§ What the exercise asks
Beneath this sentence is a set of records; write each of them out exactly.

Stored data:
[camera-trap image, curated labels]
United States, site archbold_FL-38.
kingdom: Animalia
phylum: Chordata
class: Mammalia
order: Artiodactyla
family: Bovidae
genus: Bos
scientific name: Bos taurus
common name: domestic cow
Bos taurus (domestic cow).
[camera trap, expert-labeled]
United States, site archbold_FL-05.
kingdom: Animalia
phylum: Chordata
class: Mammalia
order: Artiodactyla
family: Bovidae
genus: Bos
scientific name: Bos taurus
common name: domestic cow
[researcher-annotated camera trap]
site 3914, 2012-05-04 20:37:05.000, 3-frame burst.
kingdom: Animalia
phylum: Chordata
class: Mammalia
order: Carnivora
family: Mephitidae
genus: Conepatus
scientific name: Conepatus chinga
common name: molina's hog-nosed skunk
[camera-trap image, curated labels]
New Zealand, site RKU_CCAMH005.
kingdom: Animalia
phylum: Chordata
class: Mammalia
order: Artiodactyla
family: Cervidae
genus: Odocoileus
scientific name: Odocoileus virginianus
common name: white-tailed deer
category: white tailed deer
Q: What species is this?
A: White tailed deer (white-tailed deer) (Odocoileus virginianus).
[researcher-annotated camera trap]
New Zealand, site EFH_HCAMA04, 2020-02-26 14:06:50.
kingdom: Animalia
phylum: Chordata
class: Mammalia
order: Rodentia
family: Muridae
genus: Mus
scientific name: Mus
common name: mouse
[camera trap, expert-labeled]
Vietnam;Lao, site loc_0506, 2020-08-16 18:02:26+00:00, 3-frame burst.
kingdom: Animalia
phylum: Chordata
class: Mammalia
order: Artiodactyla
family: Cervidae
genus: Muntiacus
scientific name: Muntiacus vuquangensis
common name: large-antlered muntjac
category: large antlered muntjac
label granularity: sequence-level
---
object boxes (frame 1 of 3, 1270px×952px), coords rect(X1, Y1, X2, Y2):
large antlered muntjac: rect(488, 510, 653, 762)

§ Task solution
[camera-trap image, curated labels]
United States, site archbold_FL-38.
kingdom: Animalia
phylum: Chordata
class: Mammalia
order: Artiodactyla
family: Bovidae
genus: Bos
scientific name: Bos taurus
common name: domestic cow
Bos taurus (domestic cow).
[camera trap, expert-labeled]
United States, site archbold_FL-05.
kingdom: Animalia
phylum: Chordata
class: Mammalia
order: Artiodactyla
family: Bovidae
genus: Bos
scientific name: Bos taurus
common name: domestic cow
[researcher-annotated camera trap]
site 3914, 2012-05-04 20:37:05.000, 3-frame burst.
kingdom: Animalia
phylum: Chordata
class: Mammalia
order: Carnivora
family: Mephitidae
genus: Conepatus
scientific name: Conepatus chinga
common name: molina's hog-nosed skunk
[camera-trap image, curated labels]
New Zealand, site RKU_CCAMH005.
kingdom: Animalia
phylum: Chordata
class: Mammalia
order: Artiodactyla
family: Cervidae
genus: Odocoileus
scientific name: Odocoileus virginianus
common name: white-tailed deer
category: white tailed deer
Q: What species is this?
A: White tailed deer (white-tailed deer) (Odocoileus virginianus).
[researcher-annotated camera trap]
New Zealand, site EFH_HCAMA04, 2020-02-26 14:06:50.
kingdom: Animalia
phylum: Chordata
class: Mammalia
order: Rodentia
family: Muridae
genus: Mus
scientific name: Mus
common name: mouse
[camera trap, expert-labeled]
Vietnam;Lao, site loc_0506, 2020-08-16 18:02:26+00:00, 3-frame burst.
kingdom: Animalia
phylum: Chordata
class: Mammalia
order: Artiodactyla
family: Cervidae
genus: Muntiacus
scientific name: Muntiacus vuquangensis
common name: large-antlered muntjac
category: large antlered muntjac
label granularity: sequence-level
---
object boxes (frame 1 of 3, 1270px×952px), coords rect(X1, Y1, X2, Y2):
large antlered muntjac: rect(488, 510, 653, 762)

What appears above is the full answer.